Rewrite each of the items below, swapping "detector" for "scanner" everywhere it appears and leaving everything else as it is.

[Items in a dataset]
* begin *
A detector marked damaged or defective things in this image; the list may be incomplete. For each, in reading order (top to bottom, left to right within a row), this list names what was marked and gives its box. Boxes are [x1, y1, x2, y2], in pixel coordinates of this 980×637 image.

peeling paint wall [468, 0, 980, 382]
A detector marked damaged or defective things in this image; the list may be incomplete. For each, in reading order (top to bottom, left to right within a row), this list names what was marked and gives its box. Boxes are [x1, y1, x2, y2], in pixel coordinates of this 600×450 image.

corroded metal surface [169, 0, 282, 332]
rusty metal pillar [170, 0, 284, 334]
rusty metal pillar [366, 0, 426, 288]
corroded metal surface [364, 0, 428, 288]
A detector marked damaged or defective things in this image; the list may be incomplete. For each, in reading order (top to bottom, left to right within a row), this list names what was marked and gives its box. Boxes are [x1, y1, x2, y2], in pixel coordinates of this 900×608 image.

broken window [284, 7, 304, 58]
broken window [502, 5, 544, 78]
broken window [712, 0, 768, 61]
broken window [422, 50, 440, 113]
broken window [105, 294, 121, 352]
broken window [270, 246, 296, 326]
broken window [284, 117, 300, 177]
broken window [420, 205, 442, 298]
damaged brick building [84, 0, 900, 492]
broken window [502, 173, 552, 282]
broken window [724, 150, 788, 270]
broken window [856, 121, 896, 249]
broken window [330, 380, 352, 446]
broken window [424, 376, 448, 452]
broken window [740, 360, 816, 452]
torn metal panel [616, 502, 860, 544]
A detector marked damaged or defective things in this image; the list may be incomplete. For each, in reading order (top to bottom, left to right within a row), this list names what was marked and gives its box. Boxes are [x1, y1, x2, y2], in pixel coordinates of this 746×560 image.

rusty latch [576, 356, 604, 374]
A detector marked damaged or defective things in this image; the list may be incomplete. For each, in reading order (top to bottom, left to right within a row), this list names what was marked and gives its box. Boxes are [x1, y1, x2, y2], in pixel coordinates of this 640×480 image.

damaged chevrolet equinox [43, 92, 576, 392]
* end *
## TASK SOLUTION
A scanner marked damaged or defective things in this image; the list may be incomplete. For each, in reading order (top to bottom, left to right within a row), this list names what was marked and gives its box. Boxes are [x1, y1, x2, y2], in pixel coordinates of this 980×637 image.

peeling paint wall [468, 0, 980, 382]
A scanner marked damaged or defective things in this image; the list may be incomplete. For each, in reading order (top to bottom, left to right within a row), this list names what was marked and gives its box. Boxes are [x1, y1, x2, y2], in pixel coordinates of this 600×450 image.

corroded metal surface [169, 0, 282, 332]
rusty metal pillar [170, 0, 284, 334]
rusty metal pillar [366, 0, 426, 288]
corroded metal surface [364, 0, 428, 288]
A scanner marked damaged or defective things in this image; the list may be incomplete. For each, in reading order (top to bottom, left to right within a row), this list names what was marked and gives its box. Boxes are [x1, y1, x2, y2], in pixel coordinates of this 900×608 image.

broken window [284, 7, 304, 58]
broken window [502, 5, 544, 78]
broken window [712, 0, 768, 61]
broken window [422, 50, 440, 113]
broken window [105, 294, 121, 352]
broken window [270, 246, 296, 326]
broken window [284, 117, 300, 177]
broken window [420, 205, 442, 298]
damaged brick building [84, 0, 900, 492]
broken window [502, 173, 552, 282]
broken window [724, 150, 788, 270]
broken window [856, 121, 896, 249]
broken window [330, 380, 352, 446]
broken window [424, 376, 448, 452]
broken window [740, 360, 816, 452]
torn metal panel [616, 502, 860, 544]
A scanner marked damaged or defective things in this image; the list may be incomplete. For each, in reading order (top to bottom, left to right within a row), this list names what was marked and gives its box. Boxes are [x1, y1, x2, y2], in pixel coordinates of this 746×560 image.

rusty latch [576, 356, 604, 374]
A scanner marked damaged or defective things in this image; the list may be incomplete. For each, in reading order (top to bottom, left to right within a row), this list names what was marked and gives its box. Boxes are [x1, y1, x2, y2], in pixel coordinates of this 640×480 image.

damaged chevrolet equinox [43, 92, 576, 392]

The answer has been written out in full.